Estimation of Thermodynamic Stability of Methane and Carbon Dioxide Hydrates in the Presence of Hydrogen Sulfide.

This work presents the effect of hydrogen sulfide gas on the phase behavior of both methane gas hydrate formation and CO2 gas hydrate formation. For this, the thermodynamic equilibrium conditions for various gas mixtures containing CH4/H2S and CO2/H2S are initially found by simulation using PVTSim software. These simulated results are compared using an experimental approach and the available literature. Then, the thermodynamic equilibrium conditions generated by simulation are used for generating Hydrate Liquid-Vapor-Equilibrium (HLVE) curves to understand the phase behavior of gases. Further, the effect of hydrogen sulfide on the thermodynamic stability of methane and carbon dioxide hydrates was studied. It was clearly observed from the results that an increase in H2S composition in the gas mixture decreases the stability of CH4 and CO2 hydrates.

Experimental investigation and ANN modelling on CO2 hydrate kinetics in multiphase pipeline systems.

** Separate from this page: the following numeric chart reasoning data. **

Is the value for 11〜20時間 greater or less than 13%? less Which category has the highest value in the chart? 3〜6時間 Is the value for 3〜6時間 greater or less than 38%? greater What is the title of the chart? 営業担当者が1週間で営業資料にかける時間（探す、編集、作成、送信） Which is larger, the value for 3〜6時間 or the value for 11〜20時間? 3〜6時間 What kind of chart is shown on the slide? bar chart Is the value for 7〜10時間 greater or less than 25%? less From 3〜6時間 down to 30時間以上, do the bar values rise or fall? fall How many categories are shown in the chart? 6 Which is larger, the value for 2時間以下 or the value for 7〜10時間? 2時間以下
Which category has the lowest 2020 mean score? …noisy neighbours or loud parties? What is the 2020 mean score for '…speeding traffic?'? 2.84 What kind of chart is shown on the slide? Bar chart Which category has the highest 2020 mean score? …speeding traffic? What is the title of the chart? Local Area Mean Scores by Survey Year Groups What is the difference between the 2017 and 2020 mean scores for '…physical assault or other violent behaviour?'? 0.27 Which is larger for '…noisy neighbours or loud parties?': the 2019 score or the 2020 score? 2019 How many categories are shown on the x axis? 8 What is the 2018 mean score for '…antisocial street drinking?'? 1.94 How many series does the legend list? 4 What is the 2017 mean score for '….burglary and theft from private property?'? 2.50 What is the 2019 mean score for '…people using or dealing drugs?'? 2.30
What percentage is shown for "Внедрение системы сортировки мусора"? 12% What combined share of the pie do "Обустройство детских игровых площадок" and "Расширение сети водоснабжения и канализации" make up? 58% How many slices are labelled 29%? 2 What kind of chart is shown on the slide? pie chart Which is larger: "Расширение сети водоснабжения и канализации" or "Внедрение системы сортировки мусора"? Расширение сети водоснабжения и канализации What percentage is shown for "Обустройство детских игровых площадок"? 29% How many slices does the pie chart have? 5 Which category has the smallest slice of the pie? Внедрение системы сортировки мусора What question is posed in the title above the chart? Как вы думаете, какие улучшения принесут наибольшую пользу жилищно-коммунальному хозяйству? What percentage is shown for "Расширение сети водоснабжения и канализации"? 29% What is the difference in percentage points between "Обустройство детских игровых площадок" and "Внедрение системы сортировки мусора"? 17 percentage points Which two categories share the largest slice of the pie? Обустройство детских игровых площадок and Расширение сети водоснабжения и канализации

Gas hydrates are progressively becoming a key concern when determining the economics of a reservoir due to flow interruptions, as offshore reserves are produced in ever deeper and colder waters. The creation of a hydrate plug poses equipment and safety risks. No current existing models have the feature of accurately predicting the kinetics of gas hydrates when a multiphase system is encountered. In this work, Artificial Neural Networks (ANN) are developed to study and predict the effect of the multiphase system on the kinetics of gas hydrates formation. Primarily, a pure system and multiphase system containing crude oil are used to conduct experiments. The details of the rate of formation for both systems are found. Then, these results are used to develop an A.I. model that can be helpful in predicting the rate of hydrate formation in both pure and multiphase systems. To forecast the kinetics of gas hydrate formation, two ANN models with single layer perceptron are presented for the two combinations of gas hydrates. The results indicated that the prediction models developed are satisfactory as R2 values are close to 1 and M.S.E. values are close to 0. This study serves as a framework to examine hydrate formation in multiphase systems.

Investigation on Thermodynamic Equilibrium Conditions of Methane Hydrates in Multiphase Gas-Dominant Pipelines.

The estimation of thermodynamic equilibrium conditions of methane hydrates in the presence of crude oil based on experiments is shown in this research work. This pipeline system replicated the gas-dominant multiphase transmission pipelines at deep-sea regions. An experimental study is done by the usage of a Raman gas hydrate reactor. The pressure was maintained in the range of 3-8 MPa for the experimental study. The water cut is kept constant throughout the system as 30%. Initially, the experimental setup is calibrated by using carbon dioxide gas. Then, methane hydrates are formed with and without crude oil. The methane hydrates that are created without the presence of crude oil are validated with simulation that is performed using CSMGEM, PVTSIM software, and literature data. Then, the thermodynamic conditions are found for the methane hydrate formation in the presence of crude oil with an addition of a 15% oil cut to the system. From these results, the phase behavior of a multiphase system is evaluated. The formation of methane hydrates in the system was found to be affected by the presence of an additional oil phase that exhibited an inhibition behavior. This research validates all the multiphase systems that contain similar hydrocarbon and gas compositions.

Phase behavior study on gas hydrates formation in gas dominant multiphase pipelines with crude oil and high CO2 mixed gas.

This research is focused on understanding the phase behavior of gas hydrate formation in the gas dominant multiphase pipelines containing mixed gas with high CO2, crude oil, and deionized water. The experimental conditions are in the pressure range of 3-7 MPa with water cut as 20% of the volume. Initially, the effect of high CO2 content in natural gas on the phase boundary conditions of hydrates is studied through simulation (CSMGEM software) and experiments. Later, an additional phase of crude oil was introduced, with 15% of the volume to study the multiphase system. From the experimental analysis, thermodynamic equilibrium conditions were found, and the hydrate-liquid-vapor-equilibrium (HLVE) curves were drawn. The phase behavior is comprehended by comparing the HLVE curves of pure and multiphase systems. It is found that the high CO2 content tends to promote the gas hydrate formation. Based on the results, temperature variance and enthalpy of formation were calculated for the multiphase system. With a difference of 1.32 average temperature variance, the multiphase system exhibits inhibition. A basic statistical regression model was made to predict the gas hydrate formation in multiphase transmission pipelines. This work helps in understanding the effect of a new phase on gas hydrate formation.